J’ai lu, dans une relation, qu’un vaisseau français ayant relâché à la côte de Guinée, quelques hommes de l’équipage voulurent aller à terre acheter quelques moutons. On les mena au roi, qui rendoit la justice à ses sujets sous un arbre. Il étoit sur son trône, c’est-à-dire sur un morceau de bois, aussi fier que s’il eût été sur celui du Grand Mogol ; il avoit trois ou quatre gardes avec des piques de bois ; un parasol en forme de dais le couvroit de l’ardeur du soleil ; tous ses ornements et ceux de la reine, sa femme, consistoient en leur peau noire et quelques bagues. Ce prince, plus vain encore que misérable, demanda à ces étrangers si on parloit beaucoup de lui en France. Il croyoit que son nom devoit être porté d’un pôle à l’autre ; et, à la différence de ce conquérant de qui on a dit qu’il avoit fait taire toute la terre, il croyoit, lui, qu’il devoit faire parler tout l’univers.

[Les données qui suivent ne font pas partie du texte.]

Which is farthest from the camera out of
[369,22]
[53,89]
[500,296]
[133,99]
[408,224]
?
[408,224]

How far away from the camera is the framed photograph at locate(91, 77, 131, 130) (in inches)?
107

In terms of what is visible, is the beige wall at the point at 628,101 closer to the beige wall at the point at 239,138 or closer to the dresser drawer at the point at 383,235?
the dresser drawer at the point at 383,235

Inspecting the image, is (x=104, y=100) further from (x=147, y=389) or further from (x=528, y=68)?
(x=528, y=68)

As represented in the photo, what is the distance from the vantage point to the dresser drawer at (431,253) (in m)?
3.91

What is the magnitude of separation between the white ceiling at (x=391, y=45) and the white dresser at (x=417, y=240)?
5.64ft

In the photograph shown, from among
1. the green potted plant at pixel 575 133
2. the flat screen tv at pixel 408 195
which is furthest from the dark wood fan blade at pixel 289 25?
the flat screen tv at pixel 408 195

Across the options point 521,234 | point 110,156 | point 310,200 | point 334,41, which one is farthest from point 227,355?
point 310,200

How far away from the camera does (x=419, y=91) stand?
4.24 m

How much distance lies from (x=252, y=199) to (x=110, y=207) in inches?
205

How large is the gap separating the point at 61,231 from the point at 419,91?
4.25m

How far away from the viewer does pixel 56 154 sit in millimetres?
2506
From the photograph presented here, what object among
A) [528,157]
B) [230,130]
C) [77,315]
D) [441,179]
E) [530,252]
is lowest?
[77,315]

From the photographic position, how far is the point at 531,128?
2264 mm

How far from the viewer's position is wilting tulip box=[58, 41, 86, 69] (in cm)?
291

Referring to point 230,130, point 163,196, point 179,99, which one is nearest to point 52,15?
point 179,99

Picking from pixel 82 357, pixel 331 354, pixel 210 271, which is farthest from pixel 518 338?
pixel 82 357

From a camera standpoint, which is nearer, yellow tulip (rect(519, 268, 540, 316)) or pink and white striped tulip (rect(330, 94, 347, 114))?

Quand le khan de Tartarie a dîné, un héraut crie que tous les princes de la terre peuvent aller dîner, si bon leur semble ; et ce barbare, qui ne mange que du lait, qui n’a pas de maison, qui ne vit que de brigandage, regarde tous les rois du monde comme ses esclaves, et les insulte régulièrement deux fois par jour.

Paris, le 28 de la lune de Rhégeb, 1713.